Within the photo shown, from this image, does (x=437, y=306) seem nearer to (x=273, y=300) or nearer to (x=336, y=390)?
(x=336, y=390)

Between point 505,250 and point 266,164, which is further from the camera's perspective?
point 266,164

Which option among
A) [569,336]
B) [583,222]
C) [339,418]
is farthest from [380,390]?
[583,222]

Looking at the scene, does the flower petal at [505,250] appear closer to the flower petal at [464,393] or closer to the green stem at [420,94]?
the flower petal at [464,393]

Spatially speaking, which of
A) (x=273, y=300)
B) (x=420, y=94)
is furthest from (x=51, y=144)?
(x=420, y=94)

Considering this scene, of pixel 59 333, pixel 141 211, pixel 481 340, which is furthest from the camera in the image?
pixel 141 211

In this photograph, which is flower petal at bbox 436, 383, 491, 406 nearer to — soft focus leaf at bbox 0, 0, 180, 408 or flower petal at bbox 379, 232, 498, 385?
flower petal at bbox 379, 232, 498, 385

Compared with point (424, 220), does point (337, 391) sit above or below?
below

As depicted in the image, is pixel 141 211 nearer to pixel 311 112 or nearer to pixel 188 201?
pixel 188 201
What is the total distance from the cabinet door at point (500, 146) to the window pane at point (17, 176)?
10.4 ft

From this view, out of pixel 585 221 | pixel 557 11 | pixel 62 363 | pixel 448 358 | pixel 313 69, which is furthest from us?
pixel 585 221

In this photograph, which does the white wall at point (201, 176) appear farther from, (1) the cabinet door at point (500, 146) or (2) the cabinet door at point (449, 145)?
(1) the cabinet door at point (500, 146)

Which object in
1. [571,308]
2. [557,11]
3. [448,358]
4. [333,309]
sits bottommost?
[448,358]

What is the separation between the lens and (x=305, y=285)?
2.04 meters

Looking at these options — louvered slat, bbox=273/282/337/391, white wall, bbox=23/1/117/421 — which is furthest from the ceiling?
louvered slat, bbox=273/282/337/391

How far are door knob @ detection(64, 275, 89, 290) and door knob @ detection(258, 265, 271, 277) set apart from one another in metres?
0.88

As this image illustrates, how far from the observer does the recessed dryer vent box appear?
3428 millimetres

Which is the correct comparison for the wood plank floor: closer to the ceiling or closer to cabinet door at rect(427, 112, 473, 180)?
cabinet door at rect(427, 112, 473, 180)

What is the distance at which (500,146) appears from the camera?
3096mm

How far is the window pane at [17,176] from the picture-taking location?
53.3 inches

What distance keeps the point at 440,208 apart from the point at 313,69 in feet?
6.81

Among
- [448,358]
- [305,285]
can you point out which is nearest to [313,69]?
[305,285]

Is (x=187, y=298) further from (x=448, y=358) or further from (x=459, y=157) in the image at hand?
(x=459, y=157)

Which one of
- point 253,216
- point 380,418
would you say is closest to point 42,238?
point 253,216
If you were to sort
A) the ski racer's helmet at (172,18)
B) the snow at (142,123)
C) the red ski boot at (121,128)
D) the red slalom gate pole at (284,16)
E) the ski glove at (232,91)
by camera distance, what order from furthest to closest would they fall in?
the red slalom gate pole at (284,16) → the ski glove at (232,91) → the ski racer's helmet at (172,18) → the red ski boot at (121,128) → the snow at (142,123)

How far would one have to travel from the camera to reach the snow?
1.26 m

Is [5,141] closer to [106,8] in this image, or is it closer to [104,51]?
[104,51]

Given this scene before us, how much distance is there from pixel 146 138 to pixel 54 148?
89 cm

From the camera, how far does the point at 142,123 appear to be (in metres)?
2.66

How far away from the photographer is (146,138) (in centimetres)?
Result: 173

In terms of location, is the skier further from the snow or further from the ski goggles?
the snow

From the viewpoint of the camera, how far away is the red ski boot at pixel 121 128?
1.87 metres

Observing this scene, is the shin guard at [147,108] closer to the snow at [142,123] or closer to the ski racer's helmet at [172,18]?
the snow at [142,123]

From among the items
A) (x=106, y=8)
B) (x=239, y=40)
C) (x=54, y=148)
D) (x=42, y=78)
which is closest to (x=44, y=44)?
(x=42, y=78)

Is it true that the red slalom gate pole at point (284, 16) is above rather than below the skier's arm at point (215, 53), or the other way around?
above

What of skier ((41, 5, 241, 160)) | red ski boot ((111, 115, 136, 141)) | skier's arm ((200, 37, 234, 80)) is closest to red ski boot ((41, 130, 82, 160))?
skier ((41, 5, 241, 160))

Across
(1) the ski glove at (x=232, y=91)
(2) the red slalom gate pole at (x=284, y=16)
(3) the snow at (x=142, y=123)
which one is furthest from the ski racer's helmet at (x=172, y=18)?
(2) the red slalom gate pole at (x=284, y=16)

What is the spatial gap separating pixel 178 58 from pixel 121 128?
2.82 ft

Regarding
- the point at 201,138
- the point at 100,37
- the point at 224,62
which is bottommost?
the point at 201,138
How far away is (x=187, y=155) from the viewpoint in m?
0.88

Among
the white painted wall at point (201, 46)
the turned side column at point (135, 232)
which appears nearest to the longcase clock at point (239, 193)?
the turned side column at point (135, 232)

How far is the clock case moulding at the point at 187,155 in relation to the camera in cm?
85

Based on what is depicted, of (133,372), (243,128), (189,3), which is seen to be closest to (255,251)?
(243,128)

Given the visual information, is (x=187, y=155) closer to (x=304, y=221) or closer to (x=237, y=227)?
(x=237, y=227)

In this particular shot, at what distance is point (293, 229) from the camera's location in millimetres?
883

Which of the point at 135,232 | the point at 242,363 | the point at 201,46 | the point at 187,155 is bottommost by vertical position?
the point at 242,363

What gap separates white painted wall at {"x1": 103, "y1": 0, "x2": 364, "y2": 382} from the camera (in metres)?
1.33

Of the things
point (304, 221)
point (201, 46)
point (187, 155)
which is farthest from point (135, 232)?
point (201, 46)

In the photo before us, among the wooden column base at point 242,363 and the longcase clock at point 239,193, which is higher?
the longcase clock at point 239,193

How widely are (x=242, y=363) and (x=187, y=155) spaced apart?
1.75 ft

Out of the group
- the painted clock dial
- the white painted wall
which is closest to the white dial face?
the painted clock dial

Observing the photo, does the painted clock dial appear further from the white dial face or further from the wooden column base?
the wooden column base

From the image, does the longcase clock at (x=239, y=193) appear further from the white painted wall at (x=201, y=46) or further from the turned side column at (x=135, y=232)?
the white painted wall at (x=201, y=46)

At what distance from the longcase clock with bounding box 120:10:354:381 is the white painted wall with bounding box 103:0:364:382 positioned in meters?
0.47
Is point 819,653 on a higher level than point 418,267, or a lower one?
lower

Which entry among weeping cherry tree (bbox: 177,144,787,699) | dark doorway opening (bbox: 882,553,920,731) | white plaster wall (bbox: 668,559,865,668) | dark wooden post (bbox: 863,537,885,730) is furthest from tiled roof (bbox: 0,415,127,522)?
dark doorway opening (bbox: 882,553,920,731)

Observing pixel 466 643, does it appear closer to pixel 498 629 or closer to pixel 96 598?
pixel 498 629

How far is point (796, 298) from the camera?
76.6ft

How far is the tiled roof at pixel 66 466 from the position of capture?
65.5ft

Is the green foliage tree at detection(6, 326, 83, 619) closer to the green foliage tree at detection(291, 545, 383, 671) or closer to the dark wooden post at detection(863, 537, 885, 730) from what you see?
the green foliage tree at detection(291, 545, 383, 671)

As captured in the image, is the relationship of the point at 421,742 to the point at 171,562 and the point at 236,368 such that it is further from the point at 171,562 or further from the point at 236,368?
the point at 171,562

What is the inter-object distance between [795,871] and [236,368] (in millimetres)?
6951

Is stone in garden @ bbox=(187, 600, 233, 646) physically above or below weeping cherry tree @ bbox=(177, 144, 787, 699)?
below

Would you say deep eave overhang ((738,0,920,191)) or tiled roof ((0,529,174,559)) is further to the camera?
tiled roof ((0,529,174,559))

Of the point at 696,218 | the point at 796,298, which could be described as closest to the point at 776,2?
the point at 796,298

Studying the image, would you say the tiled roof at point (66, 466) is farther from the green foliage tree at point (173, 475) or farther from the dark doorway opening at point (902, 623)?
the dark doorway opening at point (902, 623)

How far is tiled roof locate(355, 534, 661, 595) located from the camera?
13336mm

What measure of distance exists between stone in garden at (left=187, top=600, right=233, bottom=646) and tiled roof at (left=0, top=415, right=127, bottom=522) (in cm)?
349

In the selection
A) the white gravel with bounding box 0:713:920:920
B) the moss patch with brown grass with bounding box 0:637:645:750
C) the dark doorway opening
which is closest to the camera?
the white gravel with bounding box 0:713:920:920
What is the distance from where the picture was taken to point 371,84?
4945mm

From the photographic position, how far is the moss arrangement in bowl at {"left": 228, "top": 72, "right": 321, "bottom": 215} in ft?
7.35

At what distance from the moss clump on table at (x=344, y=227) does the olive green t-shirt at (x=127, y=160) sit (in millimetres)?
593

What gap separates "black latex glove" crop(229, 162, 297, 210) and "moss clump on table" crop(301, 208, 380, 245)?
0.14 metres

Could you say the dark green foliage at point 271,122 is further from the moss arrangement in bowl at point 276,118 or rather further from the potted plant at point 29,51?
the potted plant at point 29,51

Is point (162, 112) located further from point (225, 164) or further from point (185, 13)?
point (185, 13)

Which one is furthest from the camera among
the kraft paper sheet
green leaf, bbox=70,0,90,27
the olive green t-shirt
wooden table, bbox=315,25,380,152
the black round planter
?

———

§ **Exercise description**
Please copy the material from the line with "If you were to sort" to the line with "the red slalom gate pole at (284,16) →", swapping "sort" for "rank" and changing nothing else.

§ **Solution to this exercise**
If you were to rank
A) the ski racer's helmet at (172,18)
B) the snow at (142,123)
C) the red ski boot at (121,128)
D) the red slalom gate pole at (284,16)
E) the ski glove at (232,91)
by camera distance, what order from furthest to closest would they fall in?
the red slalom gate pole at (284,16) → the ski glove at (232,91) → the ski racer's helmet at (172,18) → the red ski boot at (121,128) → the snow at (142,123)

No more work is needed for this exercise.